* Task list:
1. In the Karnataka medical establishments amendment text, on what date did the 2017 amendment act receive the Governor's assent?
2. Continue the Karnataka medical establishments amendment text from the point where it stops.

An Act further to amend the Karnataka Private Medical Establishments Act, 2007. Whereas it is expedient further to amend the Karnataka Private Medical Establishments Act, 2007 (Karnataka Act 21 of 2007), for the purposes hereinafter appearing; Be it enacted by the Karnataka State Legislature in the sixtythird year of the Republic of India, as follows:- 

1. Short title and commencement.- (1) This Act may be called the Karnataka Private Medical Establishments (Amendment) Act, 2012. 
(2) It shall come into force at once. Section 3 is Incorporated in the Principal Act. ***** KARNATAKA ACT NO. 01 OF 2018 (First Published in the Karnataka Gazette Extra-ordinary on the 06th day of January, 2018) 
THE KARNATAKA PRIVATE MEDICAL ESTABLISHMENTS (AMENDMENT) ACT, 2017 (Received the assent of Governor on the 04th day of January, 2018) 

An Act further to amend the Karnataka Private Medical Establishments Act, 2007. Whereas it is expedient further to amend the Karnataka Private Medical Establishments Act, 2007 (Karnataka Act 21 of 2007) for the purposes hereinafter appearing; Be it enacted by the Karnataka State Legislature in the sixtyeighth year of the Republic of India, as follows:- 
1. Short title and commencement.-(1) This Act may be called the Karnataka Private Medical Establishments (Amendment) Act, 2017.

* Provided records:
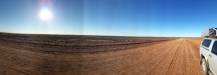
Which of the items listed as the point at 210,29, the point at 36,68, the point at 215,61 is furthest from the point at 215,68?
the point at 36,68

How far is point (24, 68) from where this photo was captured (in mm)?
11312

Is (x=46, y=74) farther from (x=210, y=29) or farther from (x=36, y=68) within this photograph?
(x=210, y=29)

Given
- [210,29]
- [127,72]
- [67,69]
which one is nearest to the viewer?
[210,29]

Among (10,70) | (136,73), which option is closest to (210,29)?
(136,73)

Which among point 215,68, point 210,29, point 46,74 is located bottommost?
point 46,74

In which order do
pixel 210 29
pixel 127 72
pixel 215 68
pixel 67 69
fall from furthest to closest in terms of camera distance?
pixel 67 69 → pixel 127 72 → pixel 210 29 → pixel 215 68

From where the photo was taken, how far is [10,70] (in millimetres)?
10742

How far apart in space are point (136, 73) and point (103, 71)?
4.88 feet

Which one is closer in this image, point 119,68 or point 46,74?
point 46,74

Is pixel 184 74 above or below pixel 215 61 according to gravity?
below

* Responses in order:
1. The 04th day of January, 2018.

2.
(2) It shall come into force on such date as the State Government may, by notification, appoint and different dates may be appointed for different provisions of this Act. Substitution of expressions.- For the expressions “Registration Authority” or “Registration Authorities” wherever they occur in the Principal Act, the expressions “Registration and Grievance Redressal Authority” or “Registration and Grievance Redressal Authorities” shall be substituted respectively. Sections 2 ,3,4,6,7,8,9,10,11,12,15,16,19 and insertion of new Sections 9A, 11A, 11B1 19A and 19B are incorporated in the Principal Act.